De modo geral, muito antes que nos decidamos a discernir, assimilamos idéias que
nos são desfechadas por informações e exibições que nem sempre se vinculam à
verdade e passamos a esposar opiniões que, comumente, nos induzem a desastres
morais no comboio da existência.
Habitua-te a essa realidade e não te entregues às impressões tumultuárias que
porventura te visitem o coração. Com isso, não te queremos pedir para que te
transformes em palmatória de corrigenda ou para que apresentes ouvidos de pedra à
frente dos semelhantes. Às vezes, há muito mais caridade na atenção que no conselho.
Fraternalmente, escuta o que se te diga e observa o que vês, sem escandalizar os
interlocutores ou ferir os companheiros de romagem terrestre, opondo-lhes censuras ou
contraditas que apenas lhes agravariam as dificuldades e os problemas. Ao invés disso,
aprendamos a filtrar aquilo que nos alcance o campo íntimo, aproveitando os elementos
que se façam úteis aos outros e a nós mesmos, e esquecendo tudo – mas realmente
tudo – o que não nos sirva à construção do melhor.
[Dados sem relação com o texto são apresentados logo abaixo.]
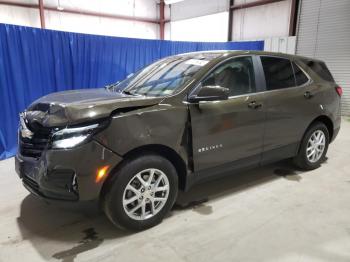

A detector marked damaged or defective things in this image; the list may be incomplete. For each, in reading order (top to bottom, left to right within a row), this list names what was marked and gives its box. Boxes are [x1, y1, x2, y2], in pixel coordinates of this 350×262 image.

crumpled hood [26, 88, 163, 127]
damaged front bumper [16, 140, 123, 202]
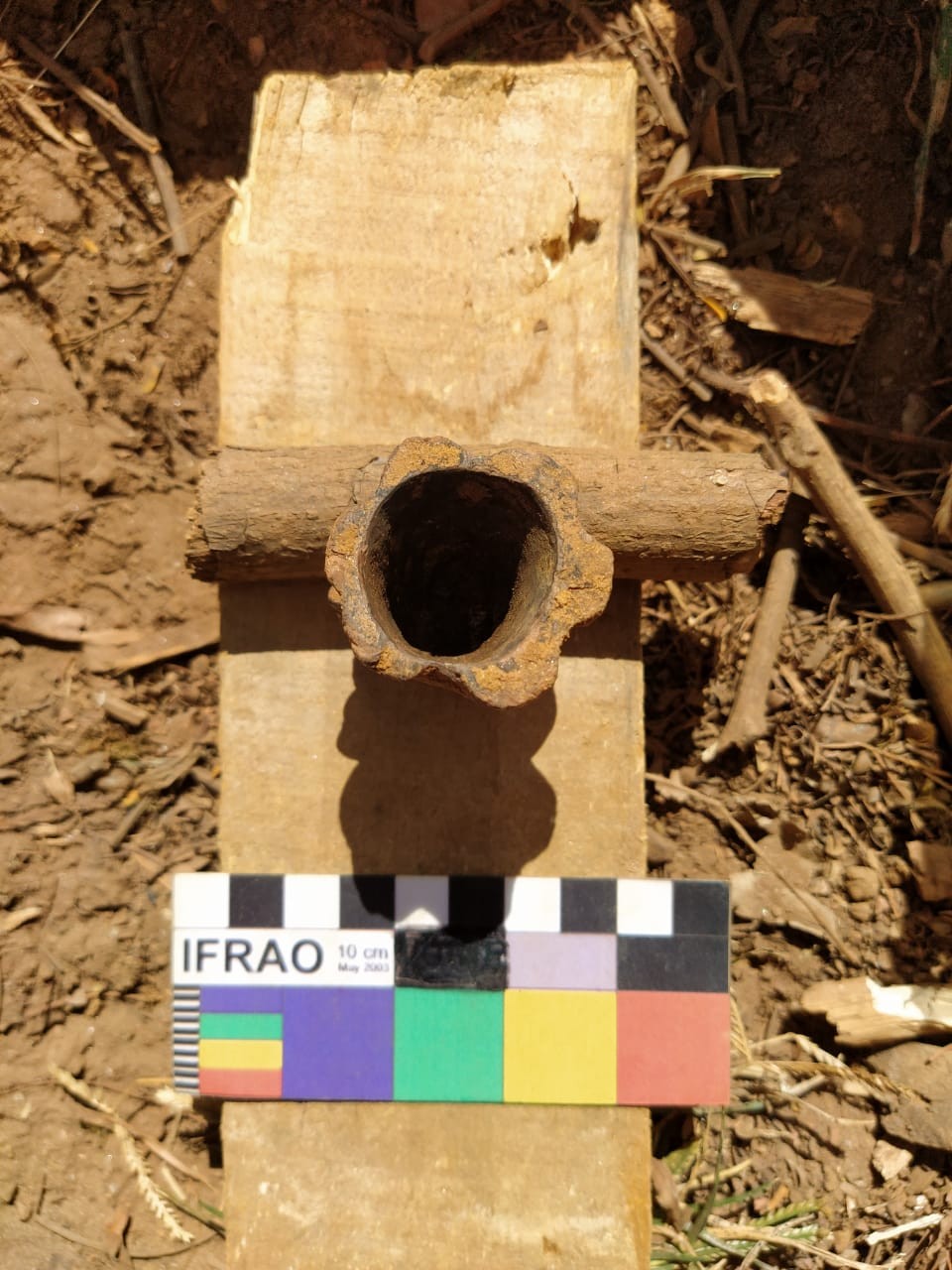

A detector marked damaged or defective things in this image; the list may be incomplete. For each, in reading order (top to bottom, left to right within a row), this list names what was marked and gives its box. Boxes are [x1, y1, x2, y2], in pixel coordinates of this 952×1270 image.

broken stick [751, 368, 952, 746]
Conversação, na essência, é permuta de almas. Através da palavra, damos e
recebemos. Isso, porém, não se refere a doações e recepções teóricas. Entendendo-nos
uns com os outros, fornecemos e adquirimos determinados recursos de espírito, que
influirão em nossa conduta e a nossa conduta forma a corrente de planos, coisas,
encontros e realizações que nos determinarão o destino. Escolha de hoje no livre-arbítrio
será conseqüência amanhã. Causa de agora será resultado depois.
Cultivemos harmonia, à frente de tudo e de todos; no entanto é preciso que essa atitude
de entendimento não exclua de nossa personalidade o otimismo irradiante, a sinceridade
construtiva, o reconforto da intimidade e a alegria de viver. Em suma, diante de todos e de
tudo, deixemos que a caridade nos ilumine o crivo da razão, a fim de que não venhamos a
perder os melhores valores rio tempo e da vida, por ausência de equilíbrio ou falta de amor.